Cinéaste : Amos Gitaï France, 1987 PRODUCTION : Agav films
90'
Anglais Français

À propos de ce film

Résumé

Au cours d'une tournée pour la promotion de l'album Revenge, le groupe Eurythmics fait étape au Japon. Pour Dave Stewart (guitariste) et Annie Lennox (chanteuse), c'est le choc d'une découverte : celui du monde des sons tel que le Japon le cultive, à la fois brutalement technologique et hautement raffiné dans ses expressions traditionnelles.

L'avis de Tënk

Manteau long panthère, cheveux décolorés, ghetto-blaster sur l'épaule et synthétiseurs, pas de doute nous sommes bien dans les années 80. En suivant Annie Lennox et Dave Stewart durant leur tournée japonaise, Amos Gitaï nous livre bien plus qu'une simple chronique d'un groupe en tournée, il pose un regard critique sur la position de l'occidental face à une autre culture et des dangers d’une folklorisation de celle-ci. Au travers de longues séquences, les deux musiciens, qui semblent sincèrement fascinés par la culture japonaise, apparaissent bien souvent comme des éléphants dans un magasin de porcelaine, finalement bien peu à l'écoute de leurs hôtes.

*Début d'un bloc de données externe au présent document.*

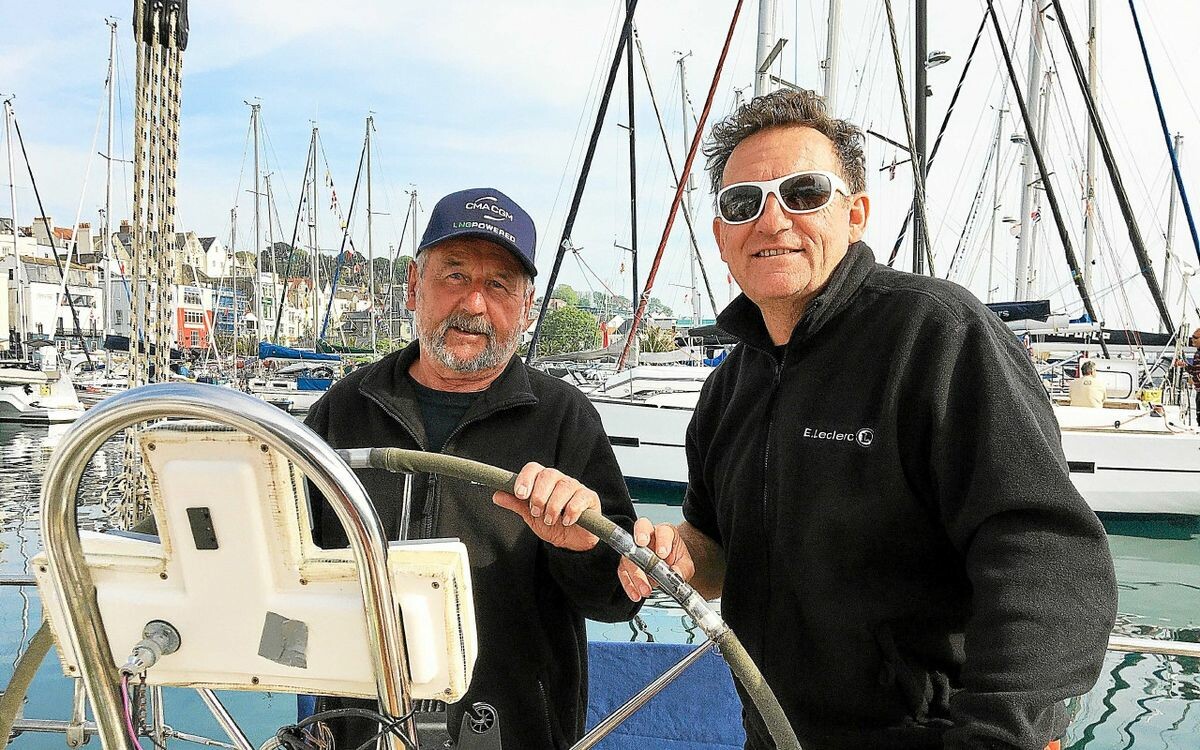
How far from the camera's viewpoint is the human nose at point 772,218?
1.79m

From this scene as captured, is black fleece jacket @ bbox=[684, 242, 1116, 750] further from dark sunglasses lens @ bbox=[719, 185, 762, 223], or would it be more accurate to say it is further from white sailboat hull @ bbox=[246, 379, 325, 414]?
white sailboat hull @ bbox=[246, 379, 325, 414]

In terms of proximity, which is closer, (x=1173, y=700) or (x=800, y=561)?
(x=800, y=561)

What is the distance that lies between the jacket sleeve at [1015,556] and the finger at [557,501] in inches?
25.7

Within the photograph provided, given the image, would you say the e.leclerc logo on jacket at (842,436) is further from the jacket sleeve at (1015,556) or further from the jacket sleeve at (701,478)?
the jacket sleeve at (701,478)

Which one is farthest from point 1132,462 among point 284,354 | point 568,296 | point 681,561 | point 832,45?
point 568,296

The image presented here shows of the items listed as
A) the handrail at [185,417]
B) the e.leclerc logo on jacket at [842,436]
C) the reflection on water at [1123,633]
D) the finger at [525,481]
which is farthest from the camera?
the reflection on water at [1123,633]

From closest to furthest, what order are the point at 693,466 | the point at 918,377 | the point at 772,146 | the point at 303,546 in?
1. the point at 303,546
2. the point at 918,377
3. the point at 772,146
4. the point at 693,466

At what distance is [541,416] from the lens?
7.83 feet

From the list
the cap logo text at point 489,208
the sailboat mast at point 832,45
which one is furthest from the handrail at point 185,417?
the sailboat mast at point 832,45

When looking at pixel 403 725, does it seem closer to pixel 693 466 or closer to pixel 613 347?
pixel 693 466

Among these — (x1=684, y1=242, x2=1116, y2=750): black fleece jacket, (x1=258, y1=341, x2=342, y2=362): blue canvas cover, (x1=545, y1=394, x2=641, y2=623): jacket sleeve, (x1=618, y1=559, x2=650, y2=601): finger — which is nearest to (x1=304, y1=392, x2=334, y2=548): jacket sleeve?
(x1=545, y1=394, x2=641, y2=623): jacket sleeve

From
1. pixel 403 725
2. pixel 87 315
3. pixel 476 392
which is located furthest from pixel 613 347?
pixel 87 315

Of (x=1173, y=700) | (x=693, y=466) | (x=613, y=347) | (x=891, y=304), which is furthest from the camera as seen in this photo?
(x=613, y=347)

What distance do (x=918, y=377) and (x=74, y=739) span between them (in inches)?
92.6
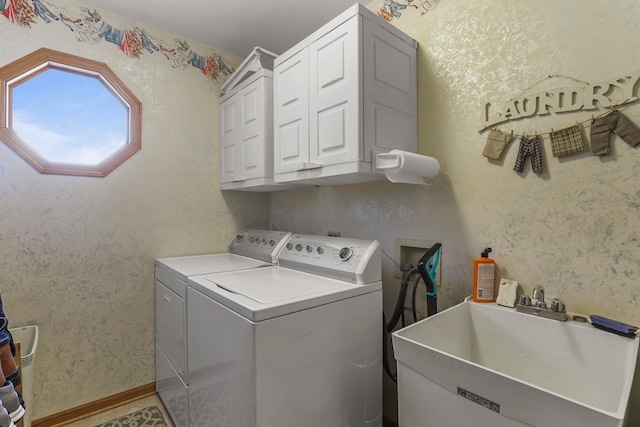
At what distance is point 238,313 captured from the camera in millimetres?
1163

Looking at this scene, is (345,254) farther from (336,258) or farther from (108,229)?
(108,229)

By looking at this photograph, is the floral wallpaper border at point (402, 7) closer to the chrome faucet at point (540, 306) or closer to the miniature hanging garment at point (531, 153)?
the miniature hanging garment at point (531, 153)

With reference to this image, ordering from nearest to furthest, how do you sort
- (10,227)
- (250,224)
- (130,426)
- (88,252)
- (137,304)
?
(10,227)
(130,426)
(88,252)
(137,304)
(250,224)

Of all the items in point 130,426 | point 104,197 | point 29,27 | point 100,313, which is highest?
point 29,27

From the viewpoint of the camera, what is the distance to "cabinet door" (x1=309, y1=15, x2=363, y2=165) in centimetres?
139

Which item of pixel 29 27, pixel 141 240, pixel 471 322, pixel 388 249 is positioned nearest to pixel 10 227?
pixel 141 240

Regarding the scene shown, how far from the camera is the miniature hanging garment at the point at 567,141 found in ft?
3.85

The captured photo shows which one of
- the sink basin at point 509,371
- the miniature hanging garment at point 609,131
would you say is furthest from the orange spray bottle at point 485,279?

Le film vaut aussi pour le formidable travail de la directrice de la photographie Nurith Aviv sur les séquences de concert, tournées caméra à l'épaule en plan-séquence, qui épousent parfaitement les performances du groupe.

Brand New Day est un film bicéphale qui nous éclaire sur les enjeux culturels, et donc politiques, d'une époque.

Sylvain Bich
Projectionniste

Cinéaste

Amos Gitaï

Amos Gitaï naît en Israël, à Haïfa, en 1950. Il est étudiant en architecture, suivant les traces de son père, quand la guerre de Kippour interrompt ses études. Au cours de ses missions en hélicoptère, il se met à utiliser une petite caméra Super 8. À la fin des années 70 et au début des années 80, il livre plusieurs documentaires, parmi lesquels House (1982) et Journal de campagne (1982). C'est également au cours de cette période qu'il s'exile en France et commence à mettre en scène des fictions sur le thème de l'exil comme Esther (1986) ou Berlin-Jérusalem (1989). De retour en Israël au début des années 90, il tourne de nombreux films en fiction et documentaires qui marquent son retour au pays : Devarim (1995), Kippour (2000), Alila (2003). Il réside aujourd'hui à Haïfa et à Paris, mais travaille dans le monde entier. En près de quarante films, Amos Gitaï a produit une œuvre extraordinairement variée où il explore l'histoire du Moyen-Orient et sa propre biographie à travers les thèmes récurrents de l'exil et de l'utopie.